The mixture was incubated for the reaction at 65°C for 5 minutes. We subsequently added reagents into the mixture, which included buffers, MgCl2, dithiothreitol (DTT), RNase inhibitors and reverse transcriptase. Subsequently, the samples were incubated at 25°C for 10 minutes followed by 50°C for 50 minutes, 85°C for 5 minutes, and 4°C for 5 minutes.

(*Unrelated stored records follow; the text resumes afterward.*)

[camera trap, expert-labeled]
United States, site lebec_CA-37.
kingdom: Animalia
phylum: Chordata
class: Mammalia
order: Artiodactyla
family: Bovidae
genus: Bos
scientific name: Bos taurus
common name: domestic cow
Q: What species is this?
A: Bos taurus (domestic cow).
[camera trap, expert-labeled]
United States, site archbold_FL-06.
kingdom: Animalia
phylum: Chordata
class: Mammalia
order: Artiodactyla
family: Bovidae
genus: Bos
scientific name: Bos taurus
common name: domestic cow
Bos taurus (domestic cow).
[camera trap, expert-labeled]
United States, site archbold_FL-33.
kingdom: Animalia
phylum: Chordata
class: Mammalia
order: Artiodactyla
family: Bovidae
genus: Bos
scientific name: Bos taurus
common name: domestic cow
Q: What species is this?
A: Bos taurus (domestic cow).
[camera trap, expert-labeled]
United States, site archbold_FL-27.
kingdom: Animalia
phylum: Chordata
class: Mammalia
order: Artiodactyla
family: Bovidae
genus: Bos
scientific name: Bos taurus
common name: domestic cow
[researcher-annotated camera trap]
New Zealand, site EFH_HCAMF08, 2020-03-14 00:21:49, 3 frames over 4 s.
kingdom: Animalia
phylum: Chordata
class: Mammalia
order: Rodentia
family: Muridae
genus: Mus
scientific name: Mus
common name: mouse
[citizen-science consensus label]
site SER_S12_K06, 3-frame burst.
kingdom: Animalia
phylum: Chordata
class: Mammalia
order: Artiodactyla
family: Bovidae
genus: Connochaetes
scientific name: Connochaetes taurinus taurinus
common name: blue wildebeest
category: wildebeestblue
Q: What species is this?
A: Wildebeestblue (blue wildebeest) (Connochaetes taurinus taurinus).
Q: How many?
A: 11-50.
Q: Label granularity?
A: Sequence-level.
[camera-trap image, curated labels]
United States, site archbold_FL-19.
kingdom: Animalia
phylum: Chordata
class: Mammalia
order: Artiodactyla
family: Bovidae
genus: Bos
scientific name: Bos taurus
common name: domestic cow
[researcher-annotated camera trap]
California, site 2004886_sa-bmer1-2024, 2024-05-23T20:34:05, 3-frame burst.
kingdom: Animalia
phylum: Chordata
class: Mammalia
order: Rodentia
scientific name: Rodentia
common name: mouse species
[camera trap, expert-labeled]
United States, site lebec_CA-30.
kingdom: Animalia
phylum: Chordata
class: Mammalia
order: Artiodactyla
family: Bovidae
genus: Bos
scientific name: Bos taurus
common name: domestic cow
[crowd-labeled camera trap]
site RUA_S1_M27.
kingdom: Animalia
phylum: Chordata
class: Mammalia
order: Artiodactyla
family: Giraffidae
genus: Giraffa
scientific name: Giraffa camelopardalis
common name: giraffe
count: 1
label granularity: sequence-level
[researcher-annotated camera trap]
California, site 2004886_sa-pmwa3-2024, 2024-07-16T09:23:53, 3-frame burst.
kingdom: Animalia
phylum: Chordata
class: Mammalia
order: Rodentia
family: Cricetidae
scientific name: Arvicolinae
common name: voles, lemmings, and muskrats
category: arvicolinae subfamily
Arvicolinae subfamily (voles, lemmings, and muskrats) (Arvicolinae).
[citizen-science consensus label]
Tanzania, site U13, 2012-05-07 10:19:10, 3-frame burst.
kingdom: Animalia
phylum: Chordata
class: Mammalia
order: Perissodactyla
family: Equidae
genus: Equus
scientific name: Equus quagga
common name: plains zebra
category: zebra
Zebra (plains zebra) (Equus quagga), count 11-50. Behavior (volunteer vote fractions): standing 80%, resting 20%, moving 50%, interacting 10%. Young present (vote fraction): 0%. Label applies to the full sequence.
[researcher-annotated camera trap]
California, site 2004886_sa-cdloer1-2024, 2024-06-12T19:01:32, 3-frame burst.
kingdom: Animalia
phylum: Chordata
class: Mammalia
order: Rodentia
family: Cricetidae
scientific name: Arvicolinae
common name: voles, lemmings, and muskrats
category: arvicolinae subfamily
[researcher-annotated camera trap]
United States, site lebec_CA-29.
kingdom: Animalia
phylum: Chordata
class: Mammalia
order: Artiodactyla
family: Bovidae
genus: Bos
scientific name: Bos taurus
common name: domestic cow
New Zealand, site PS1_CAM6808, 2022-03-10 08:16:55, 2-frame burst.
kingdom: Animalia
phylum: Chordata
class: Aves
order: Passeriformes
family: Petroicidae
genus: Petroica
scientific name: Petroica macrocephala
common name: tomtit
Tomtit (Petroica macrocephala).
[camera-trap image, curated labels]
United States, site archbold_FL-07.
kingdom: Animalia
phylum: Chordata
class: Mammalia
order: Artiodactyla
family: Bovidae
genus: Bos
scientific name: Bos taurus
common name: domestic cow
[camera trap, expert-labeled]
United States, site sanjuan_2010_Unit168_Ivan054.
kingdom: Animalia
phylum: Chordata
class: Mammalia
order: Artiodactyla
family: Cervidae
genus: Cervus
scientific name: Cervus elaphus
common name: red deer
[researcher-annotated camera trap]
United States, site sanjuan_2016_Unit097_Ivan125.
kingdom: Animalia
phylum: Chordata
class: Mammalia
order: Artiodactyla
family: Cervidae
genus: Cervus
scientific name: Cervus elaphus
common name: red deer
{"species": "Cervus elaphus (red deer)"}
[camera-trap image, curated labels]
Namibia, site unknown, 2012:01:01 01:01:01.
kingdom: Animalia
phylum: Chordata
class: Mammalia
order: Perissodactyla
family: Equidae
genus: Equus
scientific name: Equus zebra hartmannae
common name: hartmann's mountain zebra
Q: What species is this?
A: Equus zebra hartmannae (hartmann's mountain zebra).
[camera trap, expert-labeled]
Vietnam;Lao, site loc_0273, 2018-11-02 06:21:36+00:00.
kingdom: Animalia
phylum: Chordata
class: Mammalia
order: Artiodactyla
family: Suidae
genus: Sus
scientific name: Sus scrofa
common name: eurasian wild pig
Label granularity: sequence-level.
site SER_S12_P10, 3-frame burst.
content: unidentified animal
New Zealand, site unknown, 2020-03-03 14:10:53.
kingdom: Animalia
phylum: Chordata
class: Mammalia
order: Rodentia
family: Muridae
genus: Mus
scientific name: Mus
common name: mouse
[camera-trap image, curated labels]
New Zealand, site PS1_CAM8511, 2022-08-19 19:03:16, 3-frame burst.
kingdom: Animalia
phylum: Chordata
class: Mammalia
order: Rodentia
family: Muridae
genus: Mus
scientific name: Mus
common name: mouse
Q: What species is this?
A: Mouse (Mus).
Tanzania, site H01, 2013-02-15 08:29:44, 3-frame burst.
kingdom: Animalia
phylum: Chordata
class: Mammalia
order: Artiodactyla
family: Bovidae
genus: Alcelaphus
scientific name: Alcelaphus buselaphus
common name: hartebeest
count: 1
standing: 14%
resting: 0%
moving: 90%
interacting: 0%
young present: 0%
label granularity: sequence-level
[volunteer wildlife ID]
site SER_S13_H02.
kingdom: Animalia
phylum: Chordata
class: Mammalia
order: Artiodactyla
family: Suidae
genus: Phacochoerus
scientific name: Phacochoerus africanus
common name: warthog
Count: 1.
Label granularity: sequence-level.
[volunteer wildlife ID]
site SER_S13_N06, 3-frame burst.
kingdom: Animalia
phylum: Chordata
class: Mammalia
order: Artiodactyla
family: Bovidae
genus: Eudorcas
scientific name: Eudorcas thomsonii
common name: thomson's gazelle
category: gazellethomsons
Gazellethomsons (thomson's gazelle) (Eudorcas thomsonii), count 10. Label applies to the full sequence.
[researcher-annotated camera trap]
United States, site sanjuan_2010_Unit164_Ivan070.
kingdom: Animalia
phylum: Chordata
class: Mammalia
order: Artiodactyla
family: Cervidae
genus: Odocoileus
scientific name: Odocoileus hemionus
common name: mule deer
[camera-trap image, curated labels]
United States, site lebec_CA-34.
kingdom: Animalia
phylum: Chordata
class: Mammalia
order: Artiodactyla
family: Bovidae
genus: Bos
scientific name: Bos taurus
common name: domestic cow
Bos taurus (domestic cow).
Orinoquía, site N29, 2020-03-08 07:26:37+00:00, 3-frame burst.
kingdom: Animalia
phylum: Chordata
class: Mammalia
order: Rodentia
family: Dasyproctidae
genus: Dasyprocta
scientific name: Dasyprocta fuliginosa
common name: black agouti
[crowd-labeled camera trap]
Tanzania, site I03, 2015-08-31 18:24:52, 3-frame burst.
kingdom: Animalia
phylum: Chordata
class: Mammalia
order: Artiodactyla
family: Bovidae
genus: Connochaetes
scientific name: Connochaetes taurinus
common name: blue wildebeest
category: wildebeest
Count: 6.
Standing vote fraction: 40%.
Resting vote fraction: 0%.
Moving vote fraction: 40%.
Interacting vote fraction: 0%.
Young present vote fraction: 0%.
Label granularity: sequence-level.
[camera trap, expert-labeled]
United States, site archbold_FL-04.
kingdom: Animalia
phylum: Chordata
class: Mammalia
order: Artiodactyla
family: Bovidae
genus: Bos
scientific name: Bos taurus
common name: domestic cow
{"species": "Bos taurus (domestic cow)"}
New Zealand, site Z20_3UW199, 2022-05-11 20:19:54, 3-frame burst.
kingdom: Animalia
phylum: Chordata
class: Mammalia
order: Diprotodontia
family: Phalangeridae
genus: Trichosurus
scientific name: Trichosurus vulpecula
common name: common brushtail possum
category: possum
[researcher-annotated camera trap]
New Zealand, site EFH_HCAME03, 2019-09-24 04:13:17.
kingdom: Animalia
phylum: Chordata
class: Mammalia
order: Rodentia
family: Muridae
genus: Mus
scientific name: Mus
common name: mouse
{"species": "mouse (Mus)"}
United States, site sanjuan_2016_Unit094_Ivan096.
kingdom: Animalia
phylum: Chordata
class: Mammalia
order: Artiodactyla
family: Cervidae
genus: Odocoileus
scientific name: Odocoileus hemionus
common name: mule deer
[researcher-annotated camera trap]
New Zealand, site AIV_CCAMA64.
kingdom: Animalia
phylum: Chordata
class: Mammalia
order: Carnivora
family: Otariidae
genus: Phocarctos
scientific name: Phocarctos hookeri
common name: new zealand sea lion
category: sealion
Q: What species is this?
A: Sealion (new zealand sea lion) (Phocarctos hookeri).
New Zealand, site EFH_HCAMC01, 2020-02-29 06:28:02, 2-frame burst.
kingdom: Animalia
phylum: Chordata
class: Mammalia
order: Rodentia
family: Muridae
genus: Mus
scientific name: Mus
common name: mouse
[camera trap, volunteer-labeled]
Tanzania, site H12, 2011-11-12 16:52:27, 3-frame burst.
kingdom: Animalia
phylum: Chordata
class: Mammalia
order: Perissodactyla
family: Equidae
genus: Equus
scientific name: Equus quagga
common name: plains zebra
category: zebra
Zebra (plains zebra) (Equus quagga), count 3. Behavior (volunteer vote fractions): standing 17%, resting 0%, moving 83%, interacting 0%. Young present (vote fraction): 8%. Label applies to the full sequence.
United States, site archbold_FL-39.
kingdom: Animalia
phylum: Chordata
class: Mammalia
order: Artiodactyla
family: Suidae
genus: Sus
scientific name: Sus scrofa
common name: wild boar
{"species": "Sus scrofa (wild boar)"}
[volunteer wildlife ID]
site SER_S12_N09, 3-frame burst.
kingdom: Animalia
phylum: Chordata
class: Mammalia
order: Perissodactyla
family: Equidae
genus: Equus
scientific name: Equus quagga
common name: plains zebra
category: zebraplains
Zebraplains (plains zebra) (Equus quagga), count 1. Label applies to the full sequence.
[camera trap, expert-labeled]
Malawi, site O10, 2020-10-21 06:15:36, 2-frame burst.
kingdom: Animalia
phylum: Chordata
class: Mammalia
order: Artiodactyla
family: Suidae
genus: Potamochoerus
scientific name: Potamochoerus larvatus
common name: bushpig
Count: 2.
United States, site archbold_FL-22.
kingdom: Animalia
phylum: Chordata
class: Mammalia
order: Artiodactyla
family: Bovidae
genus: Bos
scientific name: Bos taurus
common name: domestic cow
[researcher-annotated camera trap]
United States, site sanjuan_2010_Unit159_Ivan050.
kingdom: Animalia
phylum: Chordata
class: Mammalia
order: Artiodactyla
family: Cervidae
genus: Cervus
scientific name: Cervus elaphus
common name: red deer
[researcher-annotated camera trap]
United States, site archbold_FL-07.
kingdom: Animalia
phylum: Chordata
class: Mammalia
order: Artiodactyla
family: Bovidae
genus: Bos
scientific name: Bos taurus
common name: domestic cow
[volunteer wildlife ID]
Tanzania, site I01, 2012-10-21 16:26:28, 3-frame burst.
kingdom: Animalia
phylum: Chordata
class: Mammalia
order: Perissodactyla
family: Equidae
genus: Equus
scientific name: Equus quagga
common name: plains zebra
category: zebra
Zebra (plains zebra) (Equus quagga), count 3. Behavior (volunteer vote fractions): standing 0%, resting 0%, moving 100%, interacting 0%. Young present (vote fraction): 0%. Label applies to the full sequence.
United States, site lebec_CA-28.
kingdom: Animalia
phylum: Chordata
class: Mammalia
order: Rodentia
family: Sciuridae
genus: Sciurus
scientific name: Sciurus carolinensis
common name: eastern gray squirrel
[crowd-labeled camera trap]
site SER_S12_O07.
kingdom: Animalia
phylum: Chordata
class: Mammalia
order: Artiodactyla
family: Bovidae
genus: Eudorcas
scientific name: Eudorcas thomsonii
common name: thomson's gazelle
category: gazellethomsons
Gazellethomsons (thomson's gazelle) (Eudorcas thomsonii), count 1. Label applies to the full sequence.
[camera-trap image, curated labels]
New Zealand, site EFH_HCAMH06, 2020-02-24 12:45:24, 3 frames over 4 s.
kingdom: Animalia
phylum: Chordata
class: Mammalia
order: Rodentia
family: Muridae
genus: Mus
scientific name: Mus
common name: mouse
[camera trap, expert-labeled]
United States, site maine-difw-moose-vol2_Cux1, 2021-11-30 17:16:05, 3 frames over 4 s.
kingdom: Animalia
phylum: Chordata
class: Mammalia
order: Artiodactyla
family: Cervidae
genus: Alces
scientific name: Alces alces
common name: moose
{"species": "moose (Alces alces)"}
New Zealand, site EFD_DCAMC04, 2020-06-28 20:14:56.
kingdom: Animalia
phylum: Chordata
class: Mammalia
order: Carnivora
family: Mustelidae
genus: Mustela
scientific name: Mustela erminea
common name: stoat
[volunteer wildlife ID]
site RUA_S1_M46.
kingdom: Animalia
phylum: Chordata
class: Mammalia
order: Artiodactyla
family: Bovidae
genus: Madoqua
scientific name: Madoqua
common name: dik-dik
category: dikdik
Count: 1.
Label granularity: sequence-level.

(c) molecular typing of the circulating enterovirus during the surveillance

A molecular typing of enterovirus was performed, once the samples showed positive results for enterovirus in real time RT-PCR or cytopathic effects. Three types of genogroup-specific generate oligonucleotide primers flanking the VP1 region were designed, including EntAF TNCARGCWGCNGARACNGG, EntAR outer ANGGRTTNGTNGMWGTYTGCCA, EntAR inner GGNGGNACRWACATRTAYTG; EntBF GCNGYNGARACNGGNCACAC, EntBR outer CTNGGRTTNGTNGANGWYTGCC, EntBR inner CCNCCNGGBGGNAYRTACAT; EntCF TNACNGCNGTNGANACHGG, EntCR onter TGCCANGTRTANTCRTCCC, EntCR inner GCNCCWGGDGGNAYRTACAT. The PCR product was purified using the Gel/PCR DNA fragments extraction kit (Geneaid, Taiwan) before sequencing. Auto-sequencing with the forward primer was performed on an ABI 3730XL automatic sequencer (AppliedBiosystems, CA, USA). The serotypes of the enterovirus were determined by comparing partial VP1 sequences to the sequences in the public gene database at the National Center for Biotechnology Information.

Phylogenetic analysis

To investigate the lineage of the circulating strains, we performed phylogenetic analysis for the partial sequence of the VP1 gene of present species and several previous CVA6 strains. The comparison of sequences was based on the partial VP1 sequences of CVA6. We selected the strains of CVA6 isolated from different countries between 2004 and 2012 to construct a phylogenetic tree: a) Taiwan, GenBank: EU908166 (2004), EU908170 (2005), JN896786 (2009), JN896796 (2009), JQ390220-JQ390221 (2010), KC297130-KC297135 (2010, strains from the current study); b) USA, AY421764 (2004); c) Finland, FJ870502- FJ870508 (2009); d) Japan, AB649286-AB649291 (2011); and e) China, JQ964234 (2012). We used Geneious 6.0.4 (Biomatters Ltd., New Zealand) to analyze the sequence and complete the diagram of phylogenetic analysis.

Statistics

We used SPSS Ver. 19 (IBM, USA) to analyze the clinical data. Descriptive statistics were expressed as mean ± standard deviation (SD) for continuous variables. The median value was used instead when continuous variables were not normally distributed. A Student’s t-test was used to compare the continuous variables with normal distributions in two independent groups; a Mann–Whitney U test was for continuous variables without normal distributions. A Chi square test was performed to compare categorical variables. P- values less than 0.05 were considered statistically significant.